# [RECORDS FOR THIS TASK]
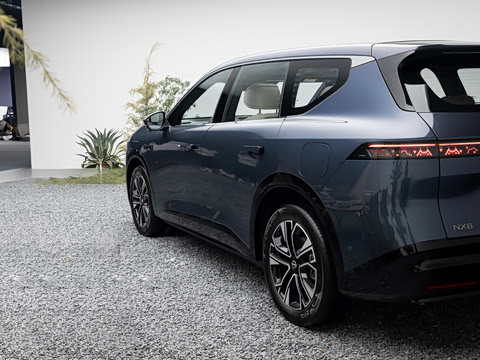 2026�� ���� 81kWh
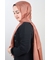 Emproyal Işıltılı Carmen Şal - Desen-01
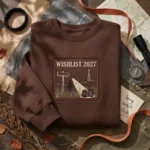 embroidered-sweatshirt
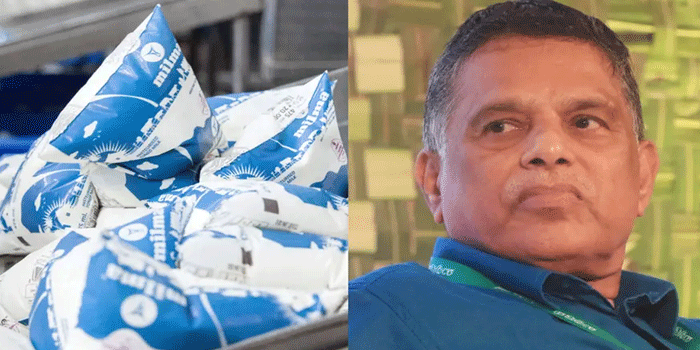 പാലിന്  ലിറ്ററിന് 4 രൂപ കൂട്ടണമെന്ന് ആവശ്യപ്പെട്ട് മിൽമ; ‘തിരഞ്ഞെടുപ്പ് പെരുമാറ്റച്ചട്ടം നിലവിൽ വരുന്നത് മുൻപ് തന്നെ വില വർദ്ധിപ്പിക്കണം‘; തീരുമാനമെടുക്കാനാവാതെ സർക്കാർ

...

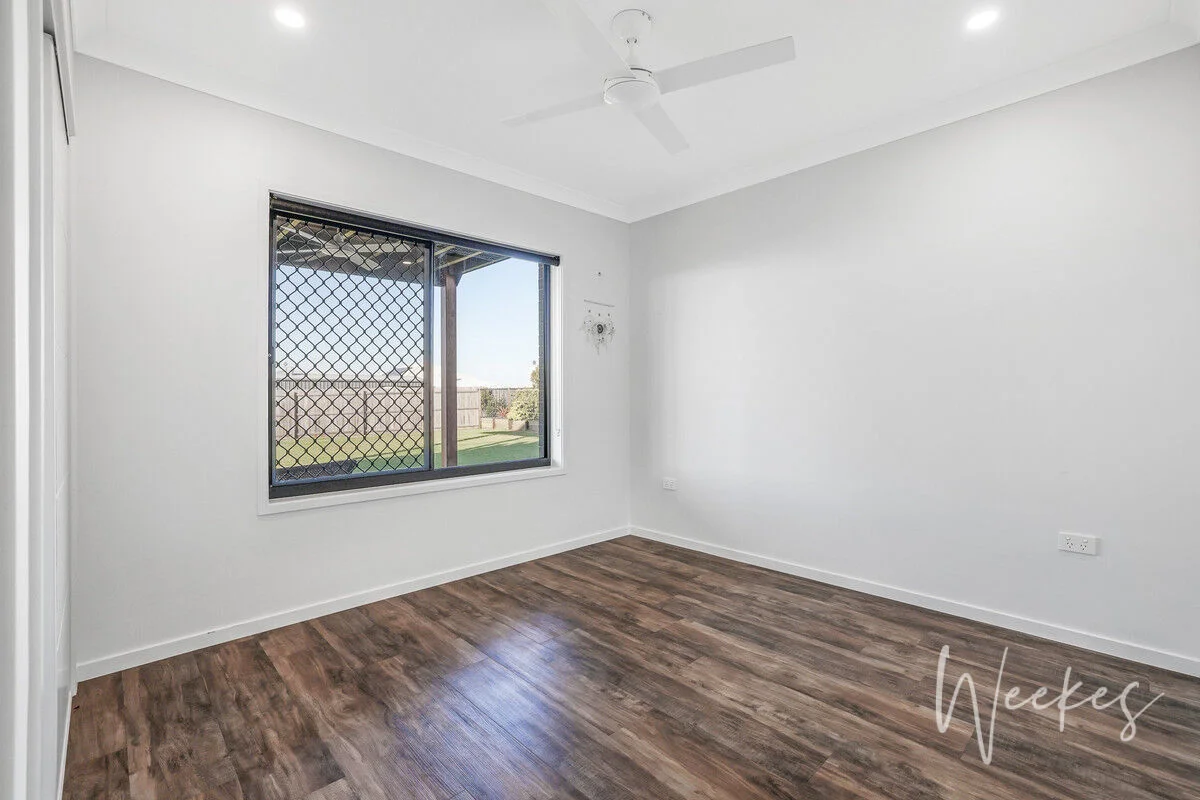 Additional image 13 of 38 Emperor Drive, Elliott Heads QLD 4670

# [ASSIGNMENT]
Print the records word for word, from the line with "2026�� ���� 81kWh" to the line with "വർദ്ധിപ്പിക്കണം‘; തീരുമാനമെടുക്കാനാവാതെ സർക്കാർ", both lines included, and leave the pictures out.

# [WRITTEN ANSWER]
 2026�� ���� 81kWh
 Emproyal Işıltılı Carmen Şal - Desen-01
 embroidered-sweatshirt
 പാലിന്  ലിറ്ററിന് 4 രൂപ കൂട്ടണമെന്ന് ആവശ്യപ്പെട്ട് മിൽമ; ‘തിരഞ്ഞെടുപ്പ് പെരുമാറ്റച്ചട്ടം നിലവിൽ വരുന്നത് മുൻപ് തന്നെ വില വർദ്ധിപ്പിക്കണം‘; തീരുമാനമെടുക്കാനാവാതെ സർക്കാർ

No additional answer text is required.